Ok, thanks. When I fed them this morning I was checking to make sure they were all ok and the lil neon had his color back and seemed just fine. I'm sure they were stressed, we had bad thunderstorms and it tripped my breaker that my tank was hooked up to, so everything in the tank was off for a couple hours before I got home to fix it. I guess I will try to a few more fish this weekend and see what happens. I would like to eventually get one of the Molly fish, would it fit in well with what i have in there the neons and platy (hope to be platies)? Thanks guys for all your help, I will continue to keep everyone posted on what is going on. I really love this site!


----------



## JennJenn83 (Aug 3, 2010)

yes, i have fake plants, and driftwood and i also have this other piece of wood thing that they really like, b/c it has holes in it for them to go hide in. I fed them this morning and all the neons had their color and were zipping around the tank. Could have been b/c the thunderstorms tripped my breaker and everything in the tank was off for a few hours last nite. Maybe he was just stressed. Thanks for your help, I will try adding a few more fish this weekend, and let everyone know how it goes!


----------



## Byron (Mar 7, 2009)

Remember the tetra is a shoaling fiswh that needs to be in a group, six is usually considered minimum. If you really like and want neons, get another 3 first.
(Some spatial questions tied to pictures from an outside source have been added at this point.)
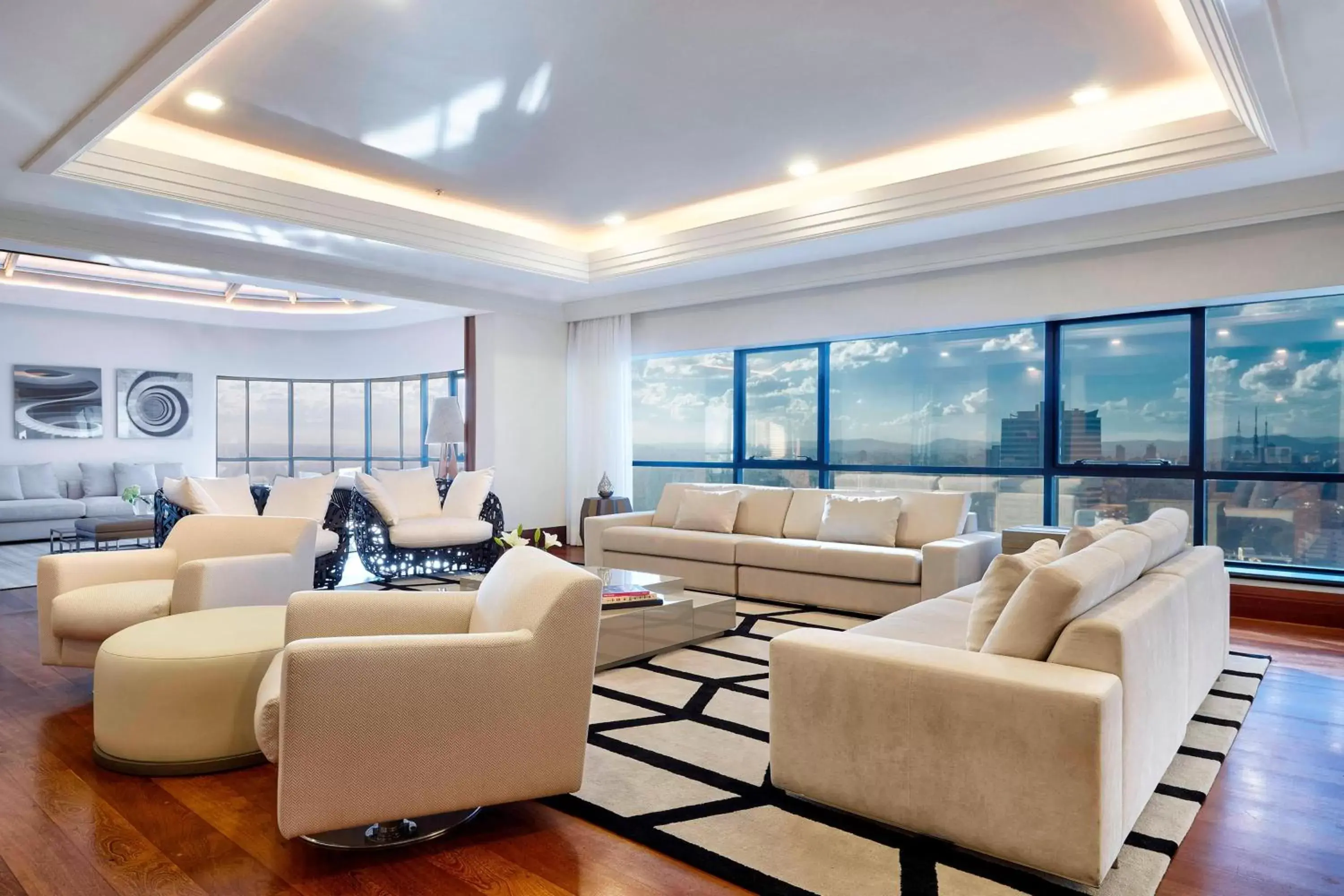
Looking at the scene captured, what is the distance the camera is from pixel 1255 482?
16.9ft

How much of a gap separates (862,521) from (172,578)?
3.75 meters

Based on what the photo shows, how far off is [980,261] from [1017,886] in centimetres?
447

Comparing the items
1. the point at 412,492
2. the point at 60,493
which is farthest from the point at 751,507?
the point at 60,493

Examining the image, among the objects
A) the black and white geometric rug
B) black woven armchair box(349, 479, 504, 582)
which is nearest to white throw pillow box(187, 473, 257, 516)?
black woven armchair box(349, 479, 504, 582)

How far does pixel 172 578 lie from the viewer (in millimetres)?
3654

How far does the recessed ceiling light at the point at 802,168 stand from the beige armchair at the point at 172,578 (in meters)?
3.39

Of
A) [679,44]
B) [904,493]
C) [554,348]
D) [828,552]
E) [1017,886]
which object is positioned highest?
[679,44]

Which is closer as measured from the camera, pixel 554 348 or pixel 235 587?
pixel 235 587

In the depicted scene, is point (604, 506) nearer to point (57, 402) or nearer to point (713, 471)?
point (713, 471)

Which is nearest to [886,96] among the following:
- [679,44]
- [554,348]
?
[679,44]

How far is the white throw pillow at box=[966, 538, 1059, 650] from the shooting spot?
2.31 meters

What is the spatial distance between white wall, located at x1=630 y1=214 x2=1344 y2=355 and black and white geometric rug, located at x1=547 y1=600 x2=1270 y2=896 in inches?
95.9

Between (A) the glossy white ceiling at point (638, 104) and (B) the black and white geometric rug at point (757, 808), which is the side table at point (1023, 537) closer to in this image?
(B) the black and white geometric rug at point (757, 808)

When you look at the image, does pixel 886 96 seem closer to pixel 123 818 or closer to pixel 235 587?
pixel 235 587
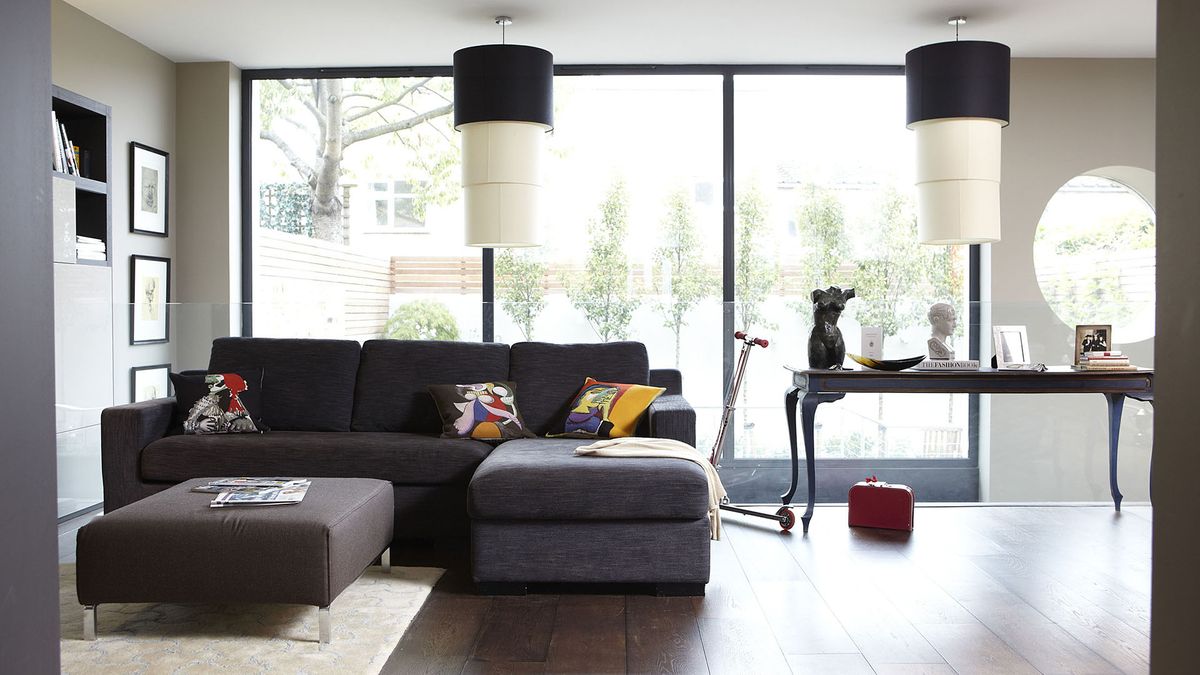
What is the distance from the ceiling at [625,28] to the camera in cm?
477

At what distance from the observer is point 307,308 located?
5719 millimetres

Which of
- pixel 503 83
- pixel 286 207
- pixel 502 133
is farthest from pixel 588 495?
pixel 286 207

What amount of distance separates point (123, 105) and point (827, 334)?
3.85 m

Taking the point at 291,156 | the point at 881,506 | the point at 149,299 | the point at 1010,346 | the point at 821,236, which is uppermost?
the point at 291,156

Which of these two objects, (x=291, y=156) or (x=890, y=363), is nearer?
(x=890, y=363)

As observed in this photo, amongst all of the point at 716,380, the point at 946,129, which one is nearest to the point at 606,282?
the point at 716,380

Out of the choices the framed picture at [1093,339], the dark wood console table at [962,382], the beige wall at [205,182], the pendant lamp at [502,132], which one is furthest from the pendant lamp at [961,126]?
the beige wall at [205,182]

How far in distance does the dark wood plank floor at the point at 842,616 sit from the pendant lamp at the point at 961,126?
146 centimetres

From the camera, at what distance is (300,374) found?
4656 millimetres

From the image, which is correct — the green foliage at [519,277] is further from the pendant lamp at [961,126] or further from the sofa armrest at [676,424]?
the pendant lamp at [961,126]

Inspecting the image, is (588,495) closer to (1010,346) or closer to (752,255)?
(1010,346)

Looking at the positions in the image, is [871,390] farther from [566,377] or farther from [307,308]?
[307,308]

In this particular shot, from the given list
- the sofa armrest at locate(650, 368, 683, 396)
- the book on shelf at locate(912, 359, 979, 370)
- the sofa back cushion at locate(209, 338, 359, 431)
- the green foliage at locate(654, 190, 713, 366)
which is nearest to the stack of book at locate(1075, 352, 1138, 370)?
the book on shelf at locate(912, 359, 979, 370)

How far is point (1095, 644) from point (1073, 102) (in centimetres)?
385
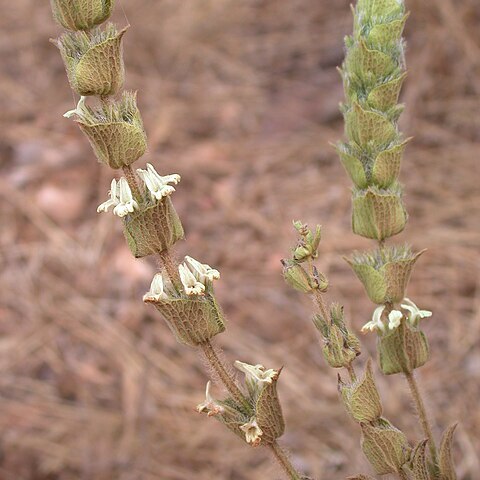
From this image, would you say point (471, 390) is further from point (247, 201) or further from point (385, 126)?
point (385, 126)

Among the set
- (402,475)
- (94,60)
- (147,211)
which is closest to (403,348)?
(402,475)

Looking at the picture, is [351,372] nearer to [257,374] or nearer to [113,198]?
[257,374]

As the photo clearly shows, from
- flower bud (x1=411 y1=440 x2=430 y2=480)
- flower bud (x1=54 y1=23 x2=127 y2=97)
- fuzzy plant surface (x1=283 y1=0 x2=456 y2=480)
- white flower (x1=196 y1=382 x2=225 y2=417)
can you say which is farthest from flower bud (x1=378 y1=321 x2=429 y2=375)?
flower bud (x1=54 y1=23 x2=127 y2=97)

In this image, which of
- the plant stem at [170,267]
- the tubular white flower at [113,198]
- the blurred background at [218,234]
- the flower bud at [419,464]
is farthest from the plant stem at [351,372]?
the blurred background at [218,234]

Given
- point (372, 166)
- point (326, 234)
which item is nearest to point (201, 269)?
point (372, 166)

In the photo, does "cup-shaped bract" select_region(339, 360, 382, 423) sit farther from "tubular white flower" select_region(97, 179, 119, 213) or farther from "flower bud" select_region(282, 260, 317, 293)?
"tubular white flower" select_region(97, 179, 119, 213)

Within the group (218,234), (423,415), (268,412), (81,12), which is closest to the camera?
(81,12)

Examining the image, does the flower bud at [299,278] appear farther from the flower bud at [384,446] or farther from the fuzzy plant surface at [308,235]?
the flower bud at [384,446]
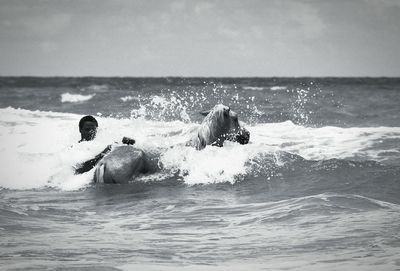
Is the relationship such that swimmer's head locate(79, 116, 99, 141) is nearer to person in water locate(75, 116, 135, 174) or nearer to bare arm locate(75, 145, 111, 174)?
person in water locate(75, 116, 135, 174)

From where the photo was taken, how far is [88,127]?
31.2ft

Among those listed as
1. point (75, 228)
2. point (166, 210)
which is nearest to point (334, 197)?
point (166, 210)

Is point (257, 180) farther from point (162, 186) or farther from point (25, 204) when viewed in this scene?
point (25, 204)

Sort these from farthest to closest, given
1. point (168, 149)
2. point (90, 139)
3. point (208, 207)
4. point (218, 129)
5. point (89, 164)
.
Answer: point (168, 149)
point (90, 139)
point (218, 129)
point (89, 164)
point (208, 207)

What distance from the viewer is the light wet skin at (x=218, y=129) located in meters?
9.39

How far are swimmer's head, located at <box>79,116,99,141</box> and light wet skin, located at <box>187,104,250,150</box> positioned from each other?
1543mm

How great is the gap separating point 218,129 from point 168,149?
2.89 ft

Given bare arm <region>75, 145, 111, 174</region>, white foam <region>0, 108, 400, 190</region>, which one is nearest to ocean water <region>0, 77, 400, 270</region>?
white foam <region>0, 108, 400, 190</region>

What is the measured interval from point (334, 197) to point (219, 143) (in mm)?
2837

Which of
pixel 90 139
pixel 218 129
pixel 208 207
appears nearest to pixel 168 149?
pixel 218 129

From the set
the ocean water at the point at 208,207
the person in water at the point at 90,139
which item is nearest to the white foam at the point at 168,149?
the ocean water at the point at 208,207

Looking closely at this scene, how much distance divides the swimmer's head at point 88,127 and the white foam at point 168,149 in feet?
0.48

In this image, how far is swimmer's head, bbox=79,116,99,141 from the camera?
31.1 ft

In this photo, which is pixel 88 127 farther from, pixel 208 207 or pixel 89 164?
pixel 208 207
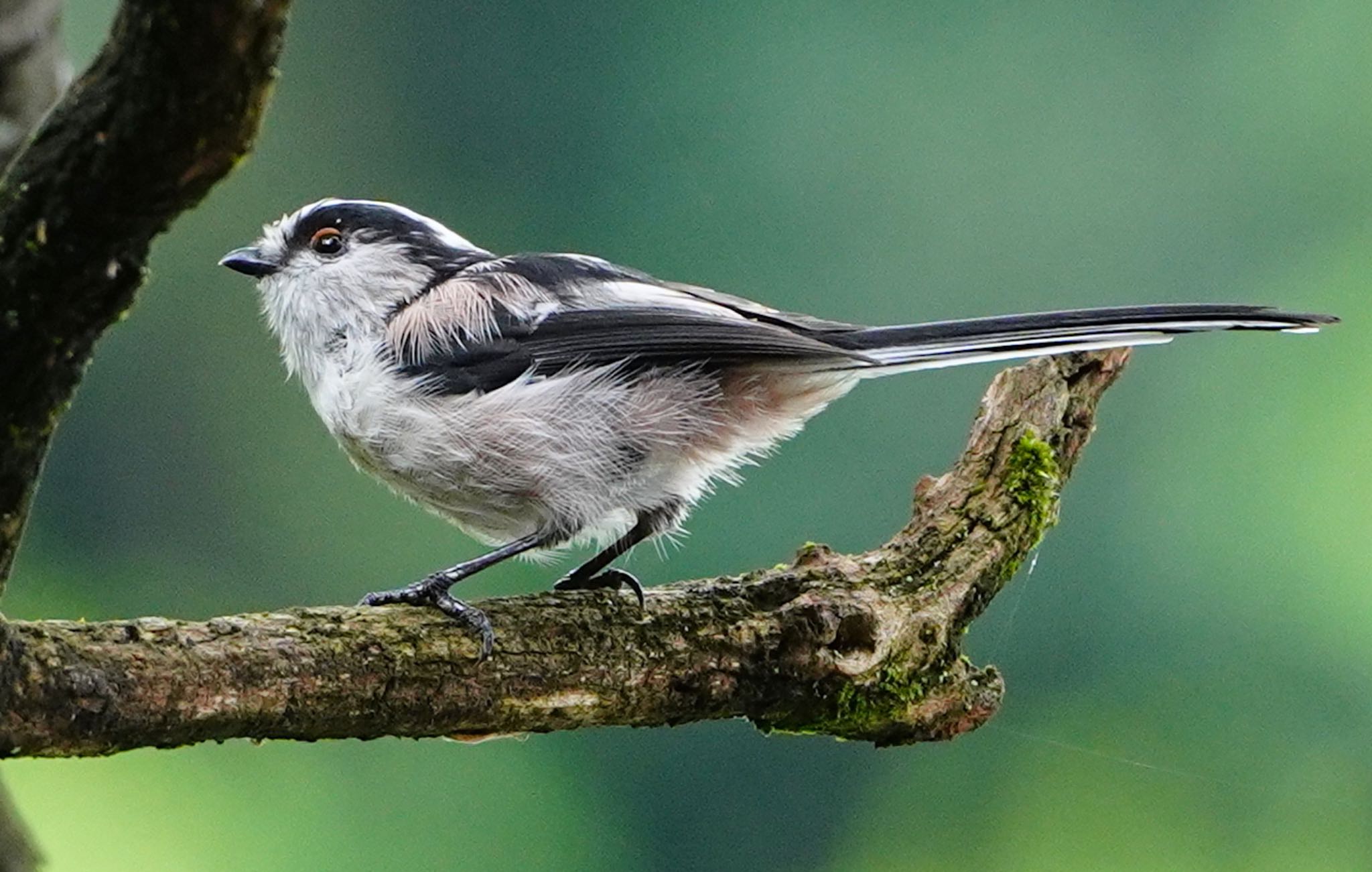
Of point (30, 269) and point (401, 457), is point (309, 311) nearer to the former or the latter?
point (401, 457)

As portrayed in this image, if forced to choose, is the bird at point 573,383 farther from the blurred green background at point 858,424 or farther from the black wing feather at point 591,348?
the blurred green background at point 858,424

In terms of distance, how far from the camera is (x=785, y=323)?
282cm

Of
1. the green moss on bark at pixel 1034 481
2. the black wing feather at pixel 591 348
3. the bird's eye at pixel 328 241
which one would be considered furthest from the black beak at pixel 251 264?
the green moss on bark at pixel 1034 481

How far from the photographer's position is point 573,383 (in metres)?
2.75

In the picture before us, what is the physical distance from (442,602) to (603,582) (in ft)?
1.58

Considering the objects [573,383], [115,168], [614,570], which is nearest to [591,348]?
[573,383]

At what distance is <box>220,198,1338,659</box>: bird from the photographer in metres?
2.69

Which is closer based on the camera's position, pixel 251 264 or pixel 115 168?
pixel 115 168

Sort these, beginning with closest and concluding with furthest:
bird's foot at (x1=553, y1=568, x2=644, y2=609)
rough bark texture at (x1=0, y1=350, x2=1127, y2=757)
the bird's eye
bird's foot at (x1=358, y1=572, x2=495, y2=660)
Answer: rough bark texture at (x1=0, y1=350, x2=1127, y2=757) → bird's foot at (x1=358, y1=572, x2=495, y2=660) → bird's foot at (x1=553, y1=568, x2=644, y2=609) → the bird's eye

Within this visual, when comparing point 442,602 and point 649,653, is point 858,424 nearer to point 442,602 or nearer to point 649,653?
point 649,653

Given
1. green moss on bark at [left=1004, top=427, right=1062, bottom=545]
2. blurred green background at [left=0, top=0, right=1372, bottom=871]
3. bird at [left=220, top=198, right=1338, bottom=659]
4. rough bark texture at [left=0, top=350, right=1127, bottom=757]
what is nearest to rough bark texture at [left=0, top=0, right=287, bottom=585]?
rough bark texture at [left=0, top=350, right=1127, bottom=757]

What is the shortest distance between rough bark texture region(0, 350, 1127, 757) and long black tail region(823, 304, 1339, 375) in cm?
38

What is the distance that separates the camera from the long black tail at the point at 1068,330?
7.92 feet

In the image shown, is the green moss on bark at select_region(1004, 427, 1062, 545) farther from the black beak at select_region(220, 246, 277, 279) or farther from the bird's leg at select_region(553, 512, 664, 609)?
the black beak at select_region(220, 246, 277, 279)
Molly will be fine in your water, it is a livebearer needing basic harder water like the Platy. Your water numbers are not too high for tank-raised neons though.


----------



## JennJenn83 (Aug 3, 2010)

Byron said:


> Remember the tetra is a shoaling fiswh that needs to be in a group, six is usually considered minimum. If you really like and want neons, get another 3 first.
> 
> Molly will be fine in your water, it is a livebearer needing basic harder water like the Platy. Your water numbers are not too high for tank-raised neons though.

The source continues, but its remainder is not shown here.